7 pontos sobre possíveis condutas

  1. Nem toda firmeza exige operação. Alterações leves podem ser acompanhadas conforme sintomas e exame.
  2. Não faça massagens sem autorização. A recomendação varia conforme técnica, fase da recuperação e tipo de implante.
  3. Medicamentos não devem ser iniciados por conta própria. Benefícios e riscos precisam ser avaliados pela médica.
  4. Quadros sintomáticos podem exigir cirurgia. A abordagem pode envolver tratamento da cápsula e avaliação de troca ou retirada da prótese.
  5. Recorrência é possível. Nenhuma estratégia garante que a cápsula não volte a contrair.
  6. O planejamento considera objetivos pessoais. Dor, aparência, saúde dos tecidos e preferência da paciente entram na decisão.
  7. Acompanhamento continua após a conduta. Consultas e exames podem ser necessários ao longo do tempo.

Conhecer a recuperação esperada de uma mamoplastia ajuda a reconhecer mudanças fora do padrão individual. Para pessoas que fizeram redução mamária, o conteúdo sobre mamoplastia redutora também esclarece indicação, preparo e cuidados sem substituir o seguimento presencial.

Perguntas frequentes sobre contratura capsular

1. A cápsula sempre significa uma complicação?

Não. A formação de uma cápsula fina ao redor do implante é uma resposta normal. O problema ocorre quando ela se torna firme, contrai e causa sintomas ou deformidade.

2. A contratura capsular pode acontecer muitos anos depois?

Sim. Ela pode surgir em diferentes momentos, inclusive tardiamente. Mudanças novas em uma mama com prótese merecem avaliação, mesmo anos após a cirurgia.

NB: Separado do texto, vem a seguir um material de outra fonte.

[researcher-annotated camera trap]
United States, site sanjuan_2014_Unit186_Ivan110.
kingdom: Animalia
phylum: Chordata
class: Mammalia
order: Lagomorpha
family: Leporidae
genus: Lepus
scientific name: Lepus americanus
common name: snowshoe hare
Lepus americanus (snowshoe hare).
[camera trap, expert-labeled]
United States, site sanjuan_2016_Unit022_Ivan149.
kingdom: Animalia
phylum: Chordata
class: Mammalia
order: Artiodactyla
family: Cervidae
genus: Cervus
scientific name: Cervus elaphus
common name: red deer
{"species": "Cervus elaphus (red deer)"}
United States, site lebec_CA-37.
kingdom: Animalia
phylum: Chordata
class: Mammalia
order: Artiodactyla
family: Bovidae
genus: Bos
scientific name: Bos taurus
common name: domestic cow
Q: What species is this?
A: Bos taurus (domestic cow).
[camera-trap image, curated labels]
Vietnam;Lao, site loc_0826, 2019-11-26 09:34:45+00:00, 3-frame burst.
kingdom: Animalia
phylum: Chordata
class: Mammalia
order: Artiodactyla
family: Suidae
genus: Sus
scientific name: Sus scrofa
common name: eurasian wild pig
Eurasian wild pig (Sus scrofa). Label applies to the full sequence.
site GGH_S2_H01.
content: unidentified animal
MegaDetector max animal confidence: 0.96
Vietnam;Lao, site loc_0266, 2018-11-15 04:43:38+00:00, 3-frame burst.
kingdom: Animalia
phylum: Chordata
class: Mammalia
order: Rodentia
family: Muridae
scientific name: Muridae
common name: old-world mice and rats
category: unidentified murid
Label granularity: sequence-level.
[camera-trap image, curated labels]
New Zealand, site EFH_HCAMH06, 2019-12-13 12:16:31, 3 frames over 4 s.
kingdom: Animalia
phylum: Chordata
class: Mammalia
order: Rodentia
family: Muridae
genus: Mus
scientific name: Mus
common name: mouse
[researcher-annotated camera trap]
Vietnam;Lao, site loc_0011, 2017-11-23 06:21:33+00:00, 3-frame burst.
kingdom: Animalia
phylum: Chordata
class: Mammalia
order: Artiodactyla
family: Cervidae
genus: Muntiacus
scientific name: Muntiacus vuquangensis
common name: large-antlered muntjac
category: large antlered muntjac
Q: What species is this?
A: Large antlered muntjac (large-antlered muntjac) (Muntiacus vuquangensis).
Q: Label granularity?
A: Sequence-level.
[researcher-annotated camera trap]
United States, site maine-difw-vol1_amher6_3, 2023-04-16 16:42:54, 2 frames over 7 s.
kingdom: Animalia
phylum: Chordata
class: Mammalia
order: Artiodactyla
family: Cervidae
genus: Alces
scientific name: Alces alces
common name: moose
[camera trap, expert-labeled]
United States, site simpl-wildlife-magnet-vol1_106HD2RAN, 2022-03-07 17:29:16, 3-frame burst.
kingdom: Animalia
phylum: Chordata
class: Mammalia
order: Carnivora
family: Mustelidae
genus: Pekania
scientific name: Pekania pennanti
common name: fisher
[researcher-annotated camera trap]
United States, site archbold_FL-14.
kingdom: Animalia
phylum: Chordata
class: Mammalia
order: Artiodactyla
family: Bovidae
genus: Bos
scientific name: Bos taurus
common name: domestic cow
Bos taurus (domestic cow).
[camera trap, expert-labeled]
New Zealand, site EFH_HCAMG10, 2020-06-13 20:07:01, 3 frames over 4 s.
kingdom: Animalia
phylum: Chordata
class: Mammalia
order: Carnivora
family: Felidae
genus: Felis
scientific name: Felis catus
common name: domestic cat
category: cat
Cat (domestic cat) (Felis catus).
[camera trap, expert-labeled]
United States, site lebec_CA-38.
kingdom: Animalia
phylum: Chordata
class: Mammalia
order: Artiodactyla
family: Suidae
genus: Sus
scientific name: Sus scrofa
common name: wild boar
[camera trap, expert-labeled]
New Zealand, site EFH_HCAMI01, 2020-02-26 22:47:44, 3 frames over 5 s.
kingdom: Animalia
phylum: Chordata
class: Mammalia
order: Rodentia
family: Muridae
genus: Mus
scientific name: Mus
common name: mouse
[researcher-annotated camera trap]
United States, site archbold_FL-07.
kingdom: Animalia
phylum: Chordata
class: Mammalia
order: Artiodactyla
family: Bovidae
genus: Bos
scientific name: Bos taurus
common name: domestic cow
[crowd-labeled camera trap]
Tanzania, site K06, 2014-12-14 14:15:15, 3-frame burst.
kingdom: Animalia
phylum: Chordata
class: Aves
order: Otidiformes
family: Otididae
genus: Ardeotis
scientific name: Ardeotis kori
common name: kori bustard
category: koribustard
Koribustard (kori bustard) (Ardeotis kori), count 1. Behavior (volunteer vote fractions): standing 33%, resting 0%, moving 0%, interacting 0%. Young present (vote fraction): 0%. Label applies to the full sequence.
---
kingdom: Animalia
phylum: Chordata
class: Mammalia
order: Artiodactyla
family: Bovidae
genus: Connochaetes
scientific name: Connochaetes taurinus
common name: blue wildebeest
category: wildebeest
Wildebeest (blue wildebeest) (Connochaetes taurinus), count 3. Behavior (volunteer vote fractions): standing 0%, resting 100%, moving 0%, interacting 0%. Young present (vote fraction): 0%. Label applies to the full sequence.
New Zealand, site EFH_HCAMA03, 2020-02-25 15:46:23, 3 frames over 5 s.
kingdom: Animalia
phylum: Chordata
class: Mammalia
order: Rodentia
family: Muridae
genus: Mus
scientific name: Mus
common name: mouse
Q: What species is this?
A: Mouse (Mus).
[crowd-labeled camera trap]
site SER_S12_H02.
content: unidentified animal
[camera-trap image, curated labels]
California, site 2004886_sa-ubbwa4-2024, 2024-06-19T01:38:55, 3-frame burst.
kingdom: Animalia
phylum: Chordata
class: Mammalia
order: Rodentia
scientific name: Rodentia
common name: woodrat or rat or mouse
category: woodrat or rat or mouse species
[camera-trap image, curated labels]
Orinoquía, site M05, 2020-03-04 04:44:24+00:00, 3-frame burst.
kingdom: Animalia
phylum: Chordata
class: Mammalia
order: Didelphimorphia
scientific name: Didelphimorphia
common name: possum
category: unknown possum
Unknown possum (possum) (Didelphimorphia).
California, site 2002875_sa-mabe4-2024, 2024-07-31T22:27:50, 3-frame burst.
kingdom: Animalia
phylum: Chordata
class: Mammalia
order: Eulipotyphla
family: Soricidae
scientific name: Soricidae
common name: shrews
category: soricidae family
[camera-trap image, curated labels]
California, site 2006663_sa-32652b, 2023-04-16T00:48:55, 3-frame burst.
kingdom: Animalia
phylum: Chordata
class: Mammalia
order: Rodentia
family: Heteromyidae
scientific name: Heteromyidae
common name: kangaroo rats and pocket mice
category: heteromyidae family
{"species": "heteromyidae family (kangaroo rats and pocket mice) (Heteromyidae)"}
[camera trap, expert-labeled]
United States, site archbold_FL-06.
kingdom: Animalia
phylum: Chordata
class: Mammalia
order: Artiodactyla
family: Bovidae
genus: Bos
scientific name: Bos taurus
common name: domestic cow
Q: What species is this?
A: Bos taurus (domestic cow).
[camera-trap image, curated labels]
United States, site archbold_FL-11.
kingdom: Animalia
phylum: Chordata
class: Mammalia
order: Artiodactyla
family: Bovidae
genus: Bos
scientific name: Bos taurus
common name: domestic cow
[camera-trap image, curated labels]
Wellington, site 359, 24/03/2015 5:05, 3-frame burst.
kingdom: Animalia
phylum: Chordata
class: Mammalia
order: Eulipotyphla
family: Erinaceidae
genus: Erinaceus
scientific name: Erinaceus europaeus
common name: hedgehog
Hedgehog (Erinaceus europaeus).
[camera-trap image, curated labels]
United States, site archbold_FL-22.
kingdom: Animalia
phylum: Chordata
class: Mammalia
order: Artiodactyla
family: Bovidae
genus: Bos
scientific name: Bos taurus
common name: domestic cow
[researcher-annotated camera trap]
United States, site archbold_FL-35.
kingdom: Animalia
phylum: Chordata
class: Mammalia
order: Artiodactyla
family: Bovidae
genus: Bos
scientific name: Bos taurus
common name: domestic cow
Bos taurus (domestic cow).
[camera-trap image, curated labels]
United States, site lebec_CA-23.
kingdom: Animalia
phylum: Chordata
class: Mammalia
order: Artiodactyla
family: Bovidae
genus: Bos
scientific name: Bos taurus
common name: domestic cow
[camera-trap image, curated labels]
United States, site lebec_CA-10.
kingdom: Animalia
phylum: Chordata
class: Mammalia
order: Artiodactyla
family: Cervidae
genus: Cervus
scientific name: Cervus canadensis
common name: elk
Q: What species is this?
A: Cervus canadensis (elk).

3. Exame de imagem confirma todos os casos?

O diagnóstico é principalmente clínico. Ultrassom ou ressonância podem complementar a investigação da prótese e dos tecidos quando houver indicação.

4. Trocar a prótese elimina o risco de recorrência?

Não há garantia. A cirurgia pode ser considerada em alguns casos, mas o risco de nova contratura deve ser discutido no planejamento individual.

Se você notou dor, firmeza ou mudança no formato de uma mama com prótese, procure a equipe responsável. Uma avaliação individual permite esclarecer causas possíveis e discutir acompanhamento sem decisões precipitadas.